# Database scripts

The SorryDB database is created using a number of python scripts that use `git`, `lake
build`, and the Lean `REPL` to collect sorries from Lean repositories. Below we provide
instructions for setting up and managing your own database, e.g. for scraping your own repository.

> [!NOTE]
> We are currently developing a more robust CLI for SorryDB.
> The main database functions (`init`, `update`, and `deduplicate`) are run through the `sorrydb` CLI tool.
> Other functionality is accessed by directly running python scripts.

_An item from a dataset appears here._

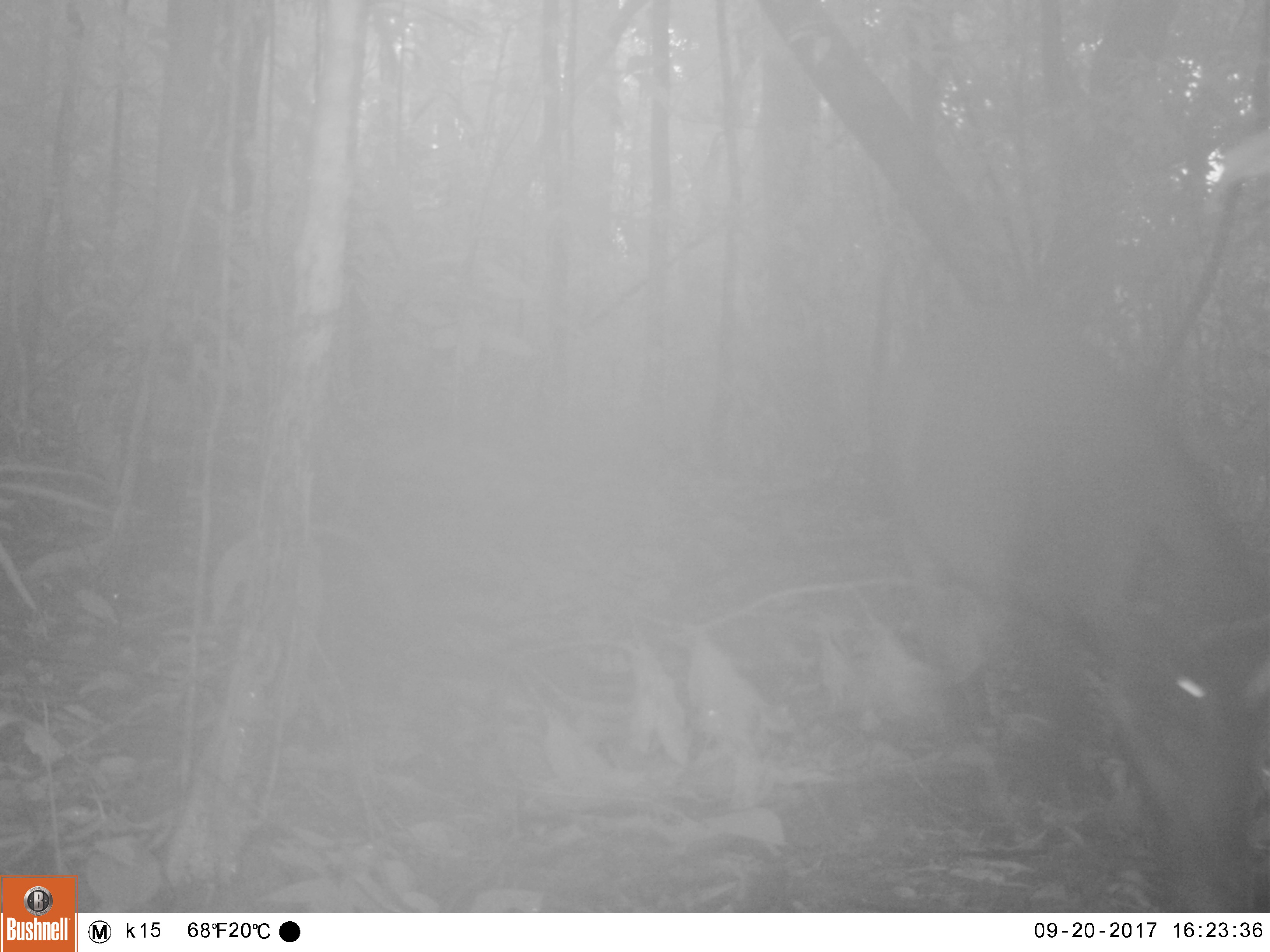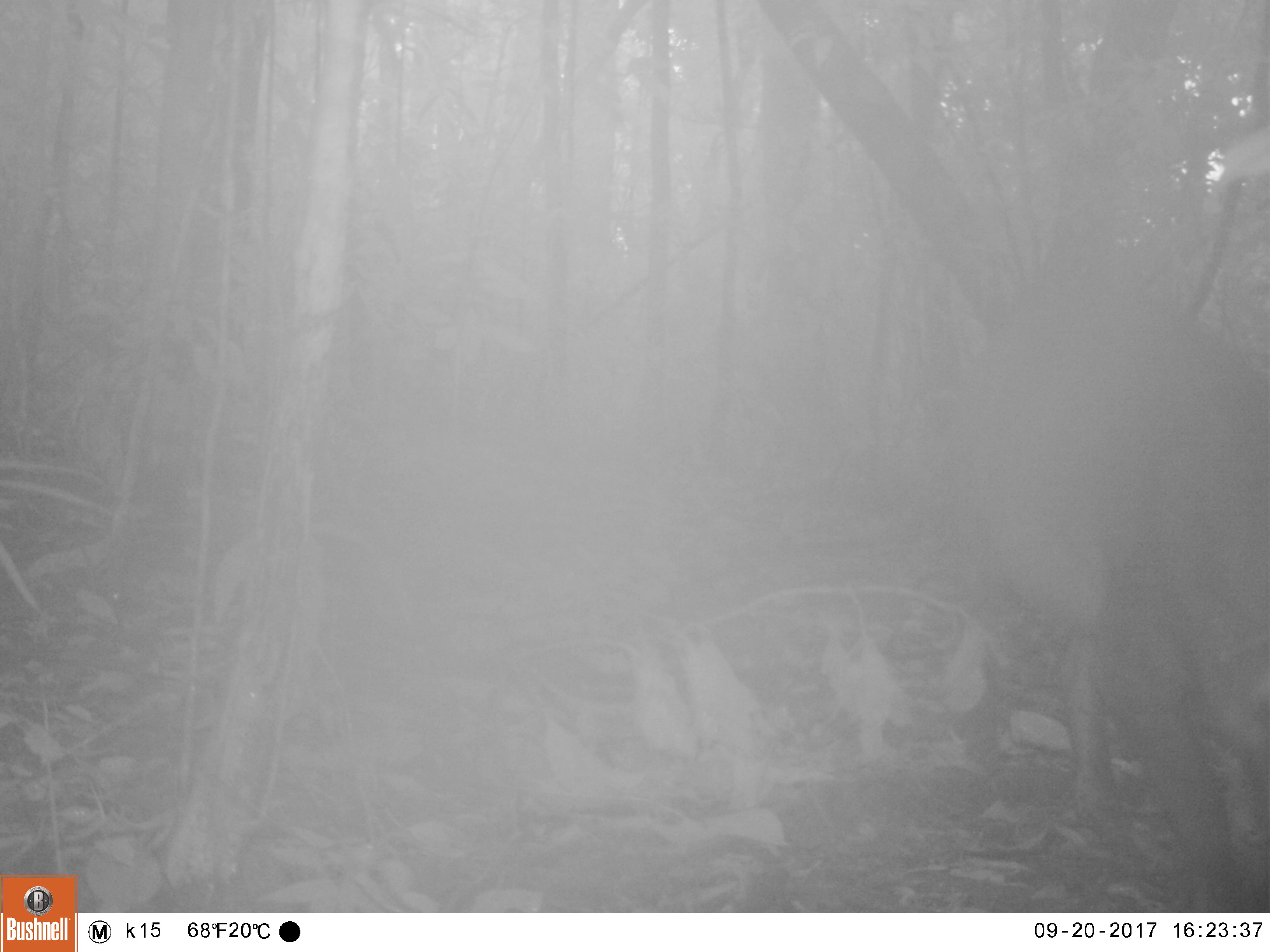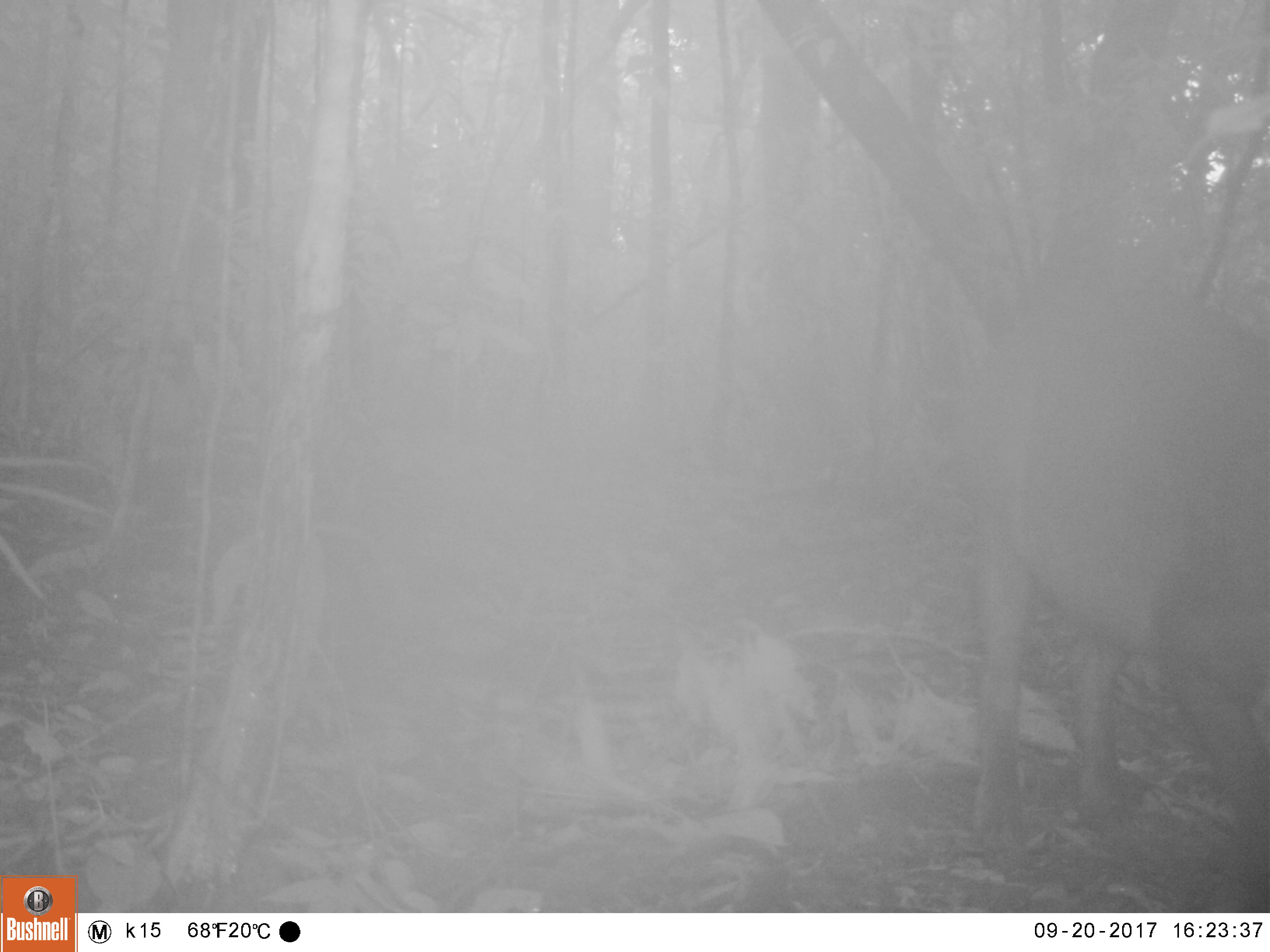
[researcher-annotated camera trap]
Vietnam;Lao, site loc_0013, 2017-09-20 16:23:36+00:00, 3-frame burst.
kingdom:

## Building a database instance

### 1. Obtain a list of repositories

To initialize a database file, one needs a json with a list of repositories to
monitor. See [`sample_repo_list.json`](sample_repo_list.json) for a sample.

One can also generate a list of repositories from the Lean
[Reservoir](https://reservoir.lean-lang.org/packages) using the
`scrape_reservoir` script. Running

`poetry run sorrydb/cli/scrape_reservoir.py --updated-since 2025-01-01
--minimum-stars 10 --output repo_list.json`

will generate a json file containing all Lean repositories listed on reservoir
that have been updated since Jan 1, and have at least 10 GitHub stars.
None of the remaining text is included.